Your job is to retype all of the data word for word, leaving every image out.

━━━━━ The data ━━━━━

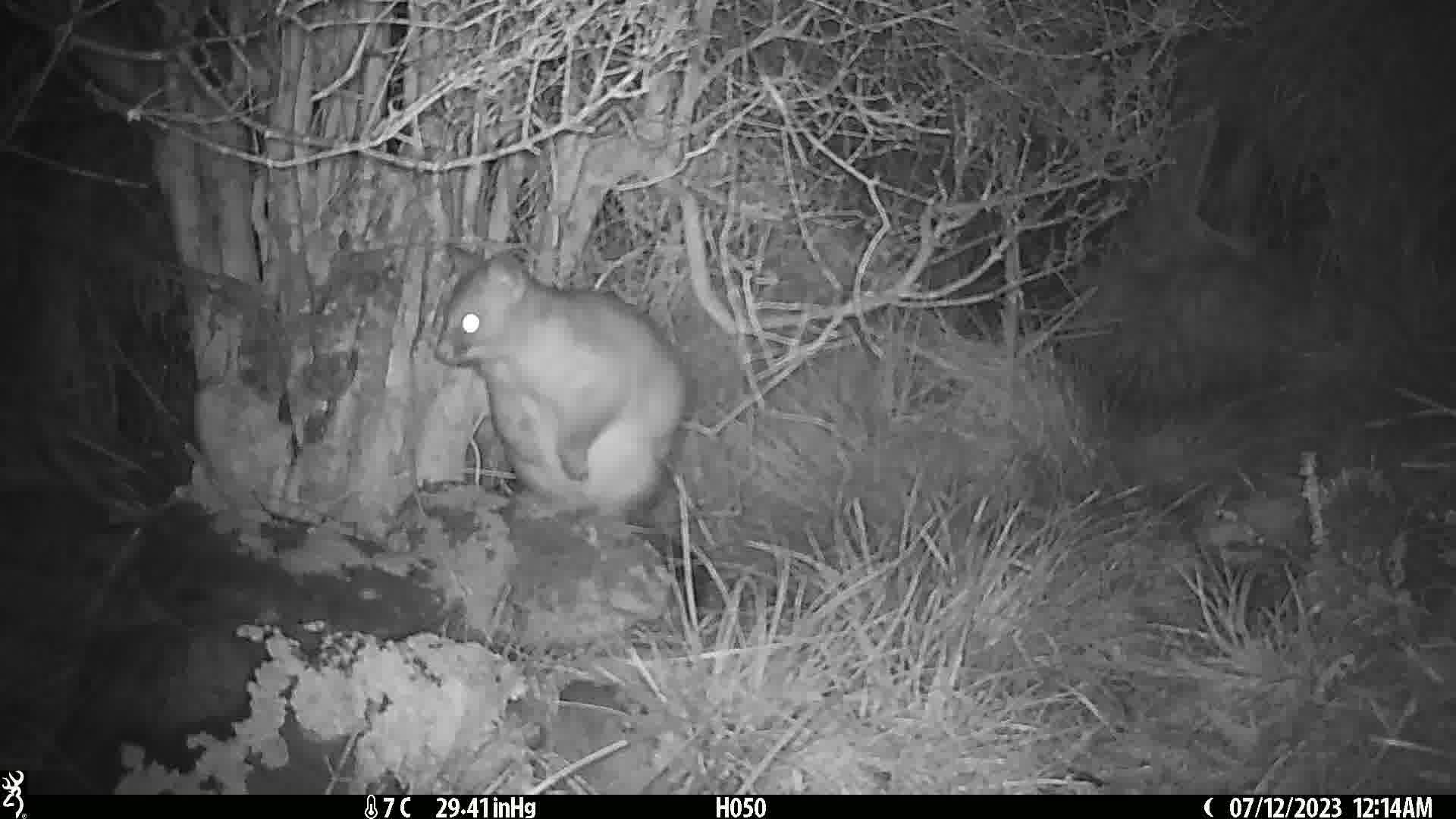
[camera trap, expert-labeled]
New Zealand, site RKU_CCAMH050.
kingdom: Animalia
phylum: Chordata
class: Mammalia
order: Diprotodontia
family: Phalangeridae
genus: Trichosurus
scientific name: Trichosurus vulpecula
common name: common brushtail possum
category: possum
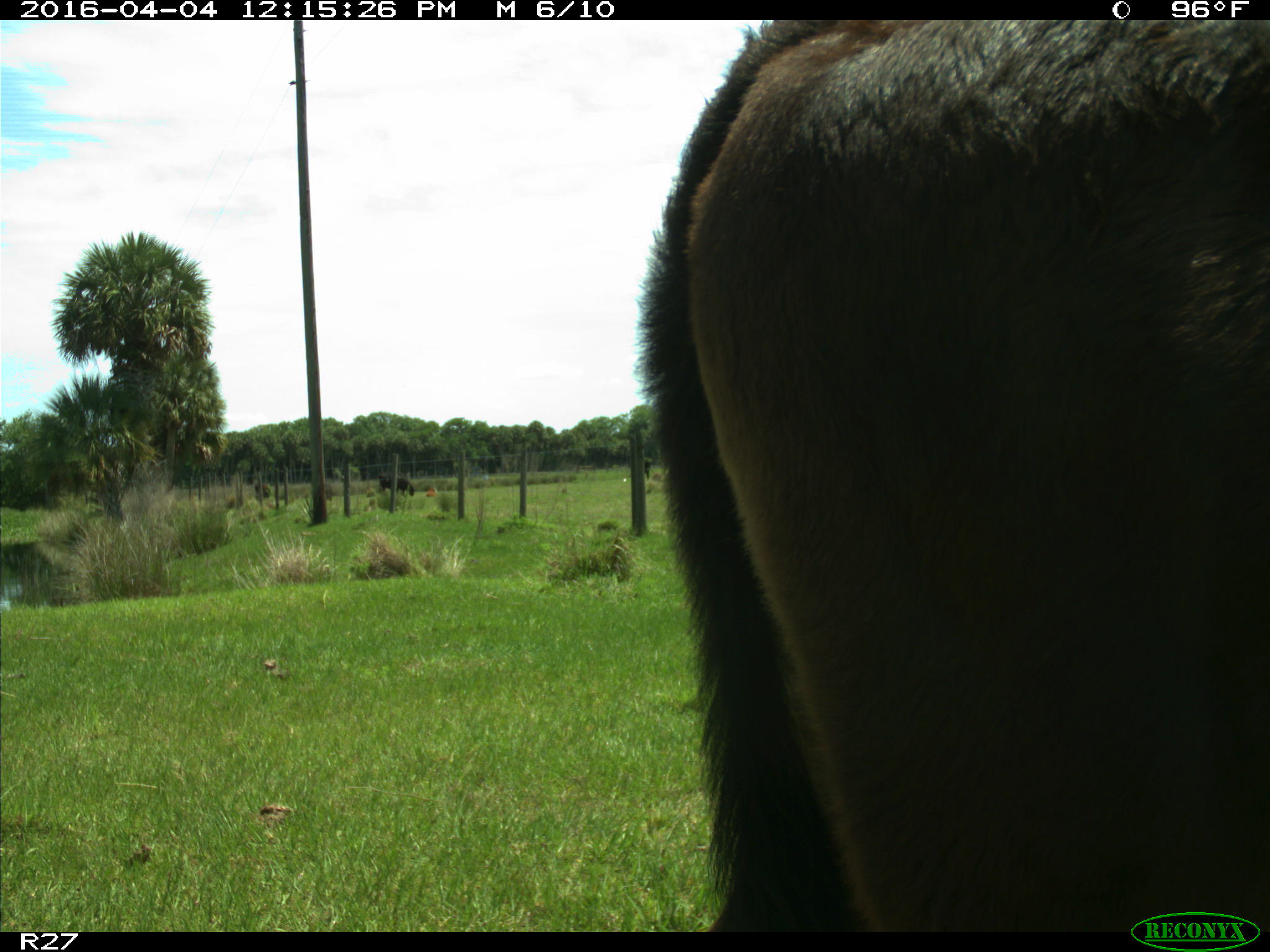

━━━━━

▶ **Solution below**:
[camera trap, expert-labeled]
New Zealand, site RKU_CCAMH050.
kingdom: Animalia
phylum: Chordata
class: Mammalia
order: Diprotodontia
family: Phalangeridae
genus: Trichosurus
scientific name: Trichosurus vulpecula
common name: common brushtail possum
category: possum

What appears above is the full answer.